We believe our work advances both the theoretical understanding of generative model distillation and provides a practical framework applicable to numerous domains requiring conditional generation with perceptual quality constraints.

Thank you again for your overall positive assessment. We hope this clarification addresses your concerns regarding the broader impact and theoretical novelty of our work.

最终决定

DMOSpeech combines DMD2 and direct metric optimization (DMO) to give a distilled model matching or exceeding recent diffusion and AR baselines. The system is well-motivated (e.g. DMD vs. progressive distillation), though the choice and weighting (over time) of direct metrics is empirical, requiring tuning (R4; authors could cite clarify where e.g. in Yin et al. their heuristics come from) and extra memory (R2).
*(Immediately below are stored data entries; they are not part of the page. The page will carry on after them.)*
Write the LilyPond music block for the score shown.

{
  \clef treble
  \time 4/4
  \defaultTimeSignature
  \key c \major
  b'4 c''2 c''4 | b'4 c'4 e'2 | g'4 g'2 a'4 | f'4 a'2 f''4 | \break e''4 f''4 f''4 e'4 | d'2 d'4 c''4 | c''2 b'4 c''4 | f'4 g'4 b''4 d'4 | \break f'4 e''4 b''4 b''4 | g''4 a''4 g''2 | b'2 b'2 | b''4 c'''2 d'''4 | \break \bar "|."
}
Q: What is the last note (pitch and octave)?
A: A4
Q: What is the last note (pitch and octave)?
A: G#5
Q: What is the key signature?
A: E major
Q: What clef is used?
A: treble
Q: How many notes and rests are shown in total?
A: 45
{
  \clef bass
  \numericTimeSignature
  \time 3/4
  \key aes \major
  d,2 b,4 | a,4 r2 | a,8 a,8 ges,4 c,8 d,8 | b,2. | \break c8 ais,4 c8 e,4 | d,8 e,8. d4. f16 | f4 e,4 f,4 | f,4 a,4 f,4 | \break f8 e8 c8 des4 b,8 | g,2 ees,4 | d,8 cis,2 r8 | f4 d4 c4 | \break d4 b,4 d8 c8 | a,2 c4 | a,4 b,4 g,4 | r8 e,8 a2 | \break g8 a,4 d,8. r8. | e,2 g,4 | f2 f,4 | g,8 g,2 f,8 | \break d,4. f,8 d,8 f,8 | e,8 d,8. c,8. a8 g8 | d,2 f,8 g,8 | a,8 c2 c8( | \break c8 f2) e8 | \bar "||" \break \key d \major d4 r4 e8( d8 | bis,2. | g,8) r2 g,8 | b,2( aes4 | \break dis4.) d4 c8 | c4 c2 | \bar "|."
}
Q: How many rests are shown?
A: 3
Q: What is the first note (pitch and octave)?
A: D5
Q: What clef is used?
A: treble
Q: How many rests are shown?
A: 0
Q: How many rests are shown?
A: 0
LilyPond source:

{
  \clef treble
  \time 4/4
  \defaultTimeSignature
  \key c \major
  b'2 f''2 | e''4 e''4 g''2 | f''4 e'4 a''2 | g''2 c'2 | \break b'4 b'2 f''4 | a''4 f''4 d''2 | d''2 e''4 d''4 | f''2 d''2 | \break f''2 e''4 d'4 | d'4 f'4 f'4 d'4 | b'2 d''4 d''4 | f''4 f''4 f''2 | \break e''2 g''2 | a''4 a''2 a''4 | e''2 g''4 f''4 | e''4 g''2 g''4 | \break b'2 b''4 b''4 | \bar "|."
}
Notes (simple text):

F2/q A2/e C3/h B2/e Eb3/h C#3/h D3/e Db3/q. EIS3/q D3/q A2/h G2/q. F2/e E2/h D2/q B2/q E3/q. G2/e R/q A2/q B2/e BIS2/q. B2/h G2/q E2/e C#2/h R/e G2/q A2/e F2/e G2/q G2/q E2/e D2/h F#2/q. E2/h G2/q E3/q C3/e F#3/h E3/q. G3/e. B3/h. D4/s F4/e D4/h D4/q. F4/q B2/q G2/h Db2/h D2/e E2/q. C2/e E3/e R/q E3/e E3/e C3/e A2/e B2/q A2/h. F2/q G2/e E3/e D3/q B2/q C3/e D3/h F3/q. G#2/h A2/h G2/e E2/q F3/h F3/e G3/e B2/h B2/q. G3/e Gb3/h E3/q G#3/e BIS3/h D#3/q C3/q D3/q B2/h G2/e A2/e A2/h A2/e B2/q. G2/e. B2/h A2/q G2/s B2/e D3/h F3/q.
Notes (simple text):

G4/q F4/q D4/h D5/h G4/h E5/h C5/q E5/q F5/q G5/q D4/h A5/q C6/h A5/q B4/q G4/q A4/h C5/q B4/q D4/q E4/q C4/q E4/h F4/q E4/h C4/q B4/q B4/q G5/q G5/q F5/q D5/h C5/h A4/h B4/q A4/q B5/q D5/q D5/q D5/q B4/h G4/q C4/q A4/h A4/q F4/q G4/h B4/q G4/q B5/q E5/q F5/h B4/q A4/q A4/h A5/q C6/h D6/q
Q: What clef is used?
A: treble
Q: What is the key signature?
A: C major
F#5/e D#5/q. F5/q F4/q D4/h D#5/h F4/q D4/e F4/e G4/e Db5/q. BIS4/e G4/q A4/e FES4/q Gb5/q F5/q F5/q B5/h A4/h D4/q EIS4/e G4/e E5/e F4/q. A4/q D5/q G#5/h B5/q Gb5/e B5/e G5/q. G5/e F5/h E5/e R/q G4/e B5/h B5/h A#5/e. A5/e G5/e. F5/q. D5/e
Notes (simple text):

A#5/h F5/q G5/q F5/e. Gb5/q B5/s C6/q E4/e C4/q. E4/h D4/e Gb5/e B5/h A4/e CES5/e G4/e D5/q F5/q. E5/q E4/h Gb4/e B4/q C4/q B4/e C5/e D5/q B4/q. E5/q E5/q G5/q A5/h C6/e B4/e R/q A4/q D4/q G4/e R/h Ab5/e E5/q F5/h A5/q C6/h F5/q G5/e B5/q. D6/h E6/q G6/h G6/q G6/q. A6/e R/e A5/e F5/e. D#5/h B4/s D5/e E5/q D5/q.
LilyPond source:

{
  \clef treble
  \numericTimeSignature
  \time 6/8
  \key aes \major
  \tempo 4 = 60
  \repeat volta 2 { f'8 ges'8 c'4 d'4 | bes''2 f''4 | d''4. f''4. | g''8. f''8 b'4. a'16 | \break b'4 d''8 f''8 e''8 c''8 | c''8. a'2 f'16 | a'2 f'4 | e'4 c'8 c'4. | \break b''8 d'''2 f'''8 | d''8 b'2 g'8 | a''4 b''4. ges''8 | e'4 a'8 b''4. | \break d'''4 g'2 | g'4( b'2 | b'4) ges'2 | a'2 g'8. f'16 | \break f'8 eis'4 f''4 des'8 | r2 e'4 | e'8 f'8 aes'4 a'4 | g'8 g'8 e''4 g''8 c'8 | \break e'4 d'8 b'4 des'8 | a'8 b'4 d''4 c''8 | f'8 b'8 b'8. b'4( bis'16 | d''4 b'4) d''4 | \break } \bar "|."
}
DMD (R1, R3) is not theoretically novel. I do think DMO during distillation is novel (R3 points to StyleTTS 2, but it’s not distillation, it’s adversarial, and the ablation seems to drop it entirely). “Mode shrinkage” is also not novel: even the original distillation paper (https://arxiv.org/abs/1503.02531) talks about intentionally sharpening the student via T < 1, and this effect is viewed as why self-distillation helps (https://arxiv.org/abs/1805.04770). Perhaps it’s not studied for DMD, but authors should not oversell this in a camera-ready. Would be interesting to see how well other diffusion distillations sharpen their distributions.

Regardless, their analysis of distributions and effects of each DMO loss in NAR TTS is informative. All reviewers agree the experiments (subjective and objective) are comprehensive and ultimately support acceptance.